◆ DATASET
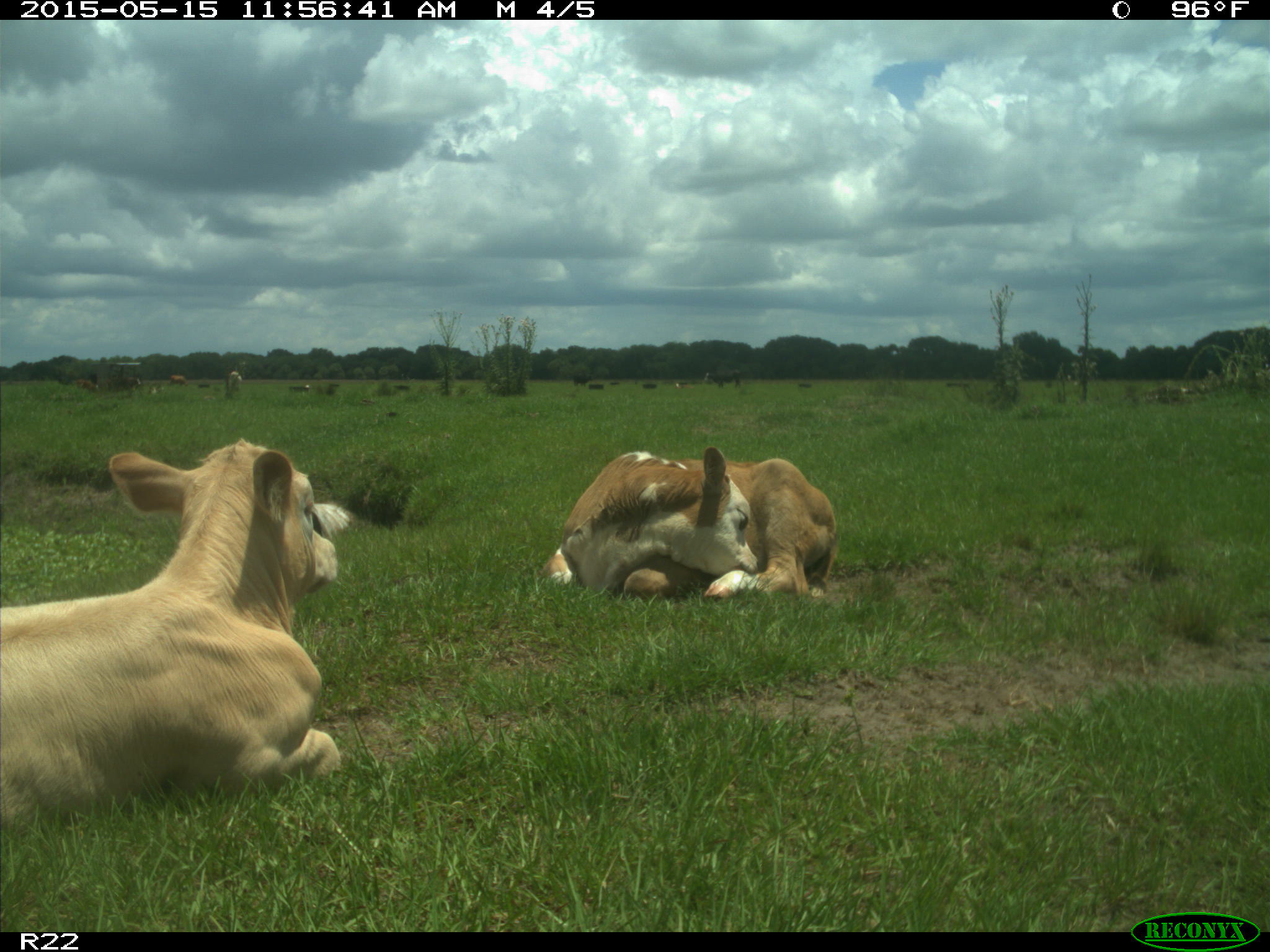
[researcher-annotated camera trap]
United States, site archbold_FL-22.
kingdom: Animalia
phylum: Chordata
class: Mammalia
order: Artiodactyla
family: Bovidae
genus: Bos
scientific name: Bos taurus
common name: domestic cow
Bos taurus (domestic cow).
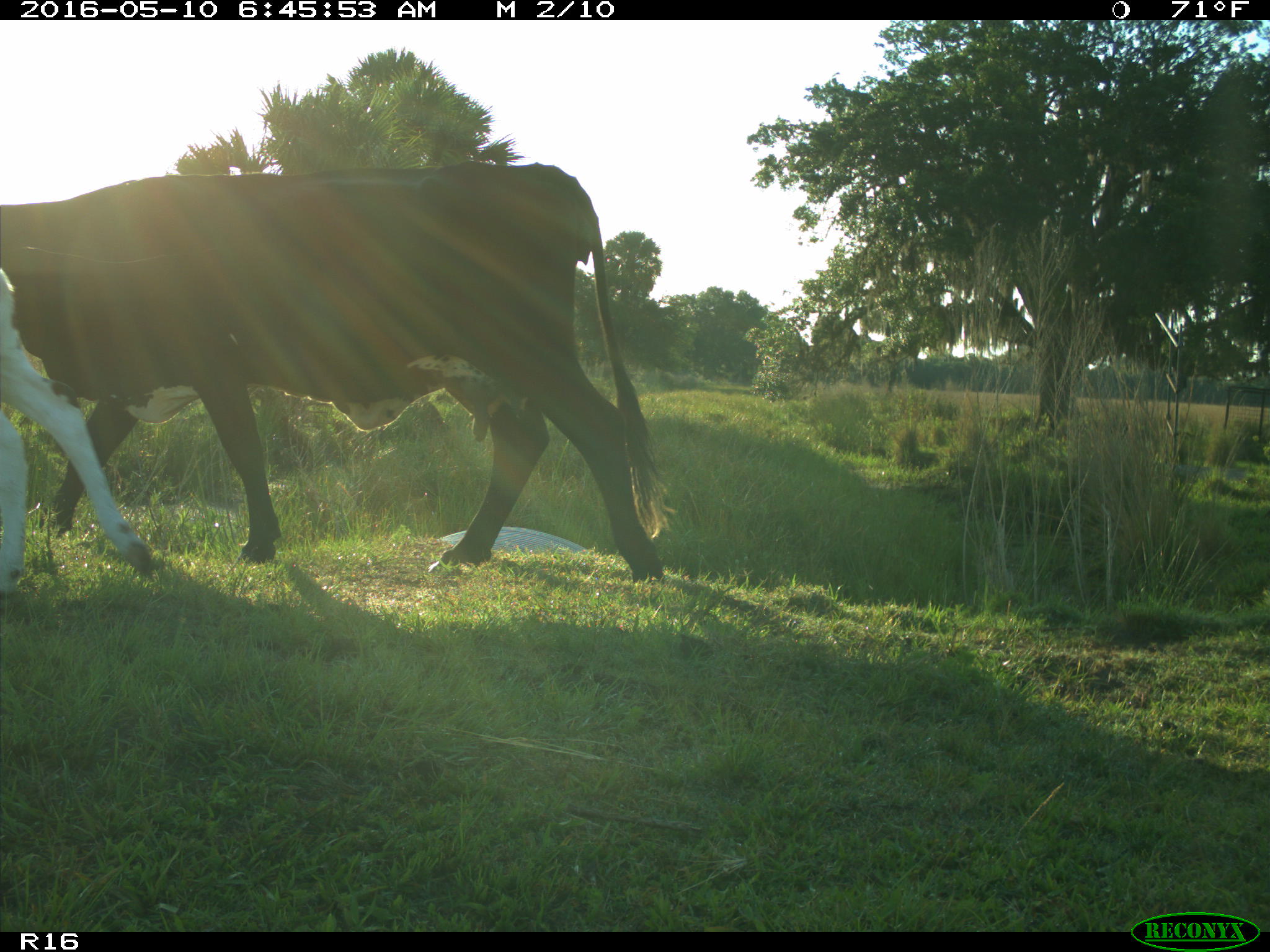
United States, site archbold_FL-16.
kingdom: Animalia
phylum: Chordata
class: Mammalia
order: Artiodactyla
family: Bovidae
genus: Bos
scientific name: Bos taurus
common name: domestic cow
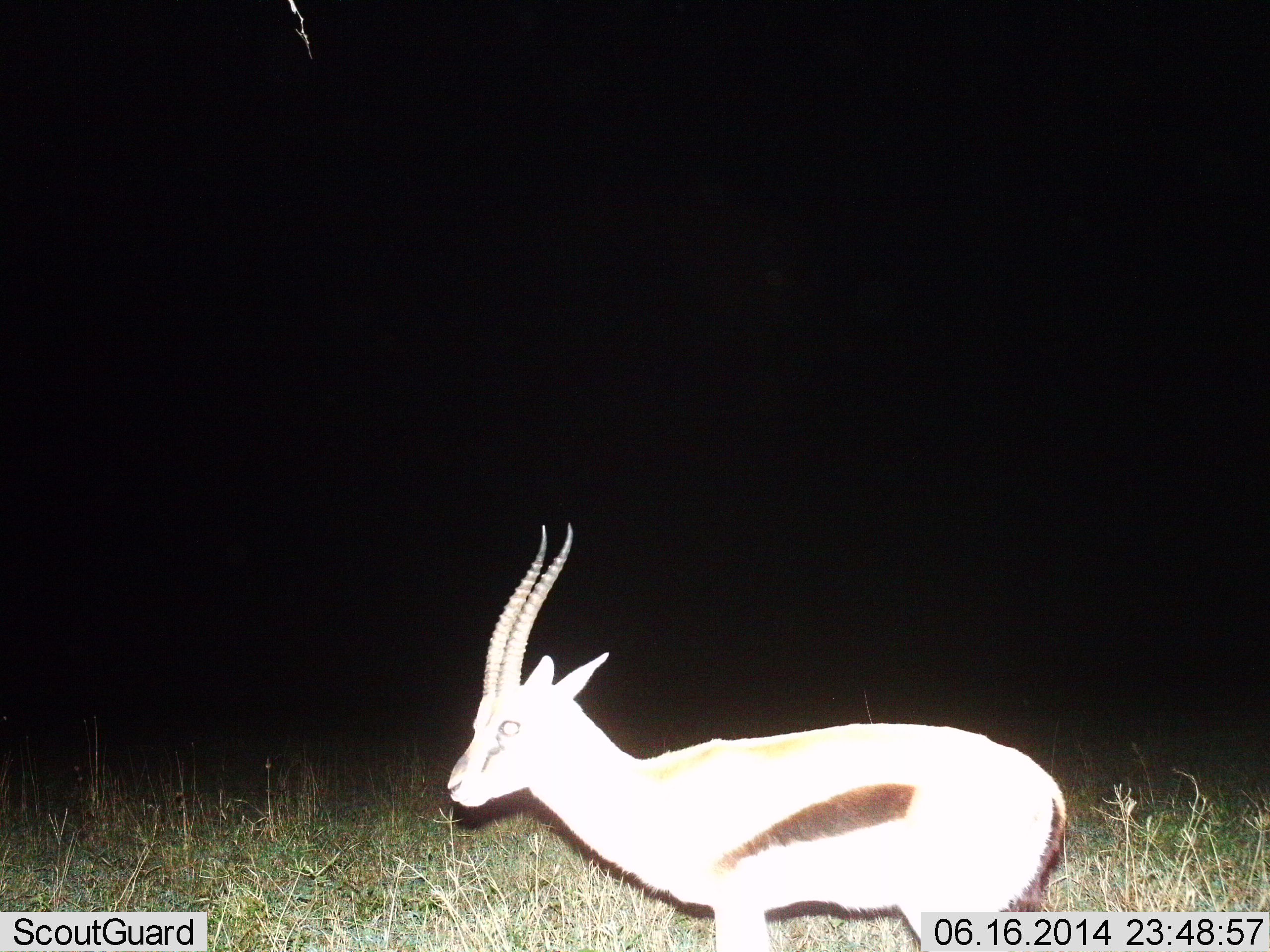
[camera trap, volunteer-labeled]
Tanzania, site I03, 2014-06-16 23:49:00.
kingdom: Animalia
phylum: Chordata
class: Mammalia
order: Artiodactyla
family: Bovidae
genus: Eudorcas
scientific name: Eudorcas thomsonii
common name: thomson's gazelle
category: gazellethomsons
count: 1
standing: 70%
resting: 0%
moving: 30%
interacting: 0%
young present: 0%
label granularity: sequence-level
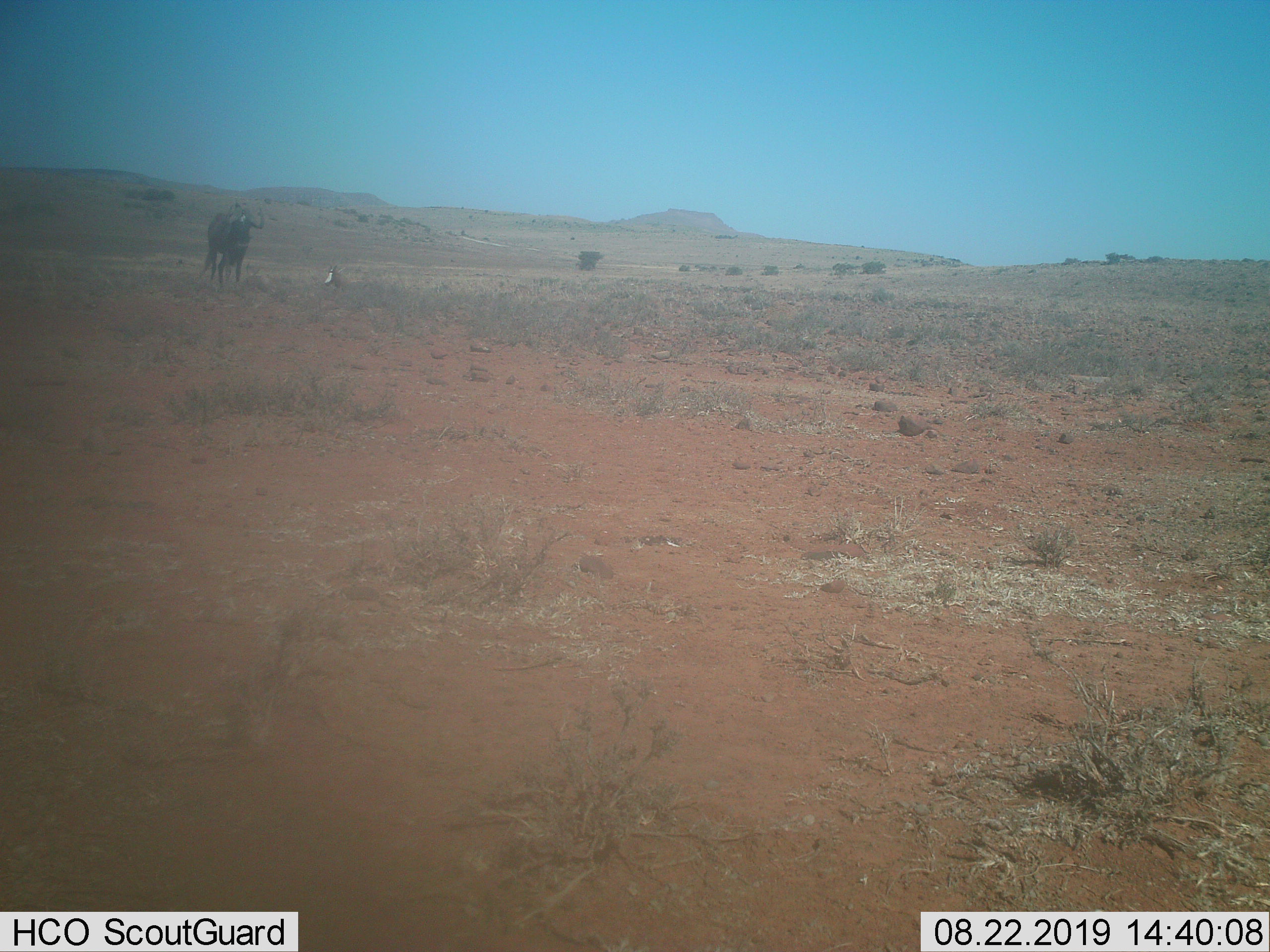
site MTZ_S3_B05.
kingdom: Animalia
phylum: Chordata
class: Mammalia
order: Artiodactyla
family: Bovidae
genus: Connochaetes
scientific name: Connochaetes gnou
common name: black wildebeest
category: wildebeestblack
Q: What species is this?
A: Wildebeestblack (black wildebeest) (Connochaetes gnou).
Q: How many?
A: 1.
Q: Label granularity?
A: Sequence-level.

◆ TASK TO CARRY OUT
Repeat the data word for word. Images are not part of the copy.

◆ REPLY TO THE TASK
[researcher-annotated camera trap]
United States, site archbold_FL-22.
kingdom: Animalia
phylum: Chordata
class: Mammalia
order: Artiodactyla
family: Bovidae
genus: Bos
scientific name: Bos taurus
common name: domestic cow
Bos taurus (domestic cow).
United States, site archbold_FL-16.
kingdom: Animalia
phylum: Chordata
class: Mammalia
order: Artiodactyla
family: Bovidae
genus: Bos
scientific name: Bos taurus
common name: domestic cow
[camera trap, volunteer-labeled]
Tanzania, site I03, 2014-06-16 23:49:00.
kingdom: Animalia
phylum: Chordata
class: Mammalia
order: Artiodactyla
family: Bovidae
genus: Eudorcas
scientific name: Eudorcas thomsonii
common name: thomson's gazelle
category: gazellethomsons
count: 1
standing: 70%
resting: 0%
moving: 30%
interacting: 0%
young present: 0%
label granularity: sequence-level
site MTZ_S3_B05.
kingdom: Animalia
phylum: Chordata
class: Mammalia
order: Artiodactyla
family: Bovidae
genus: Connochaetes
scientific name: Connochaetes gnou
common name: black wildebeest
category: wildebeestblack
Q: What species is this?
A: Wildebeestblack (black wildebeest) (Connochaetes gnou).
Q: How many?
A: 1.
Q: Label granularity?
A: Sequence-level.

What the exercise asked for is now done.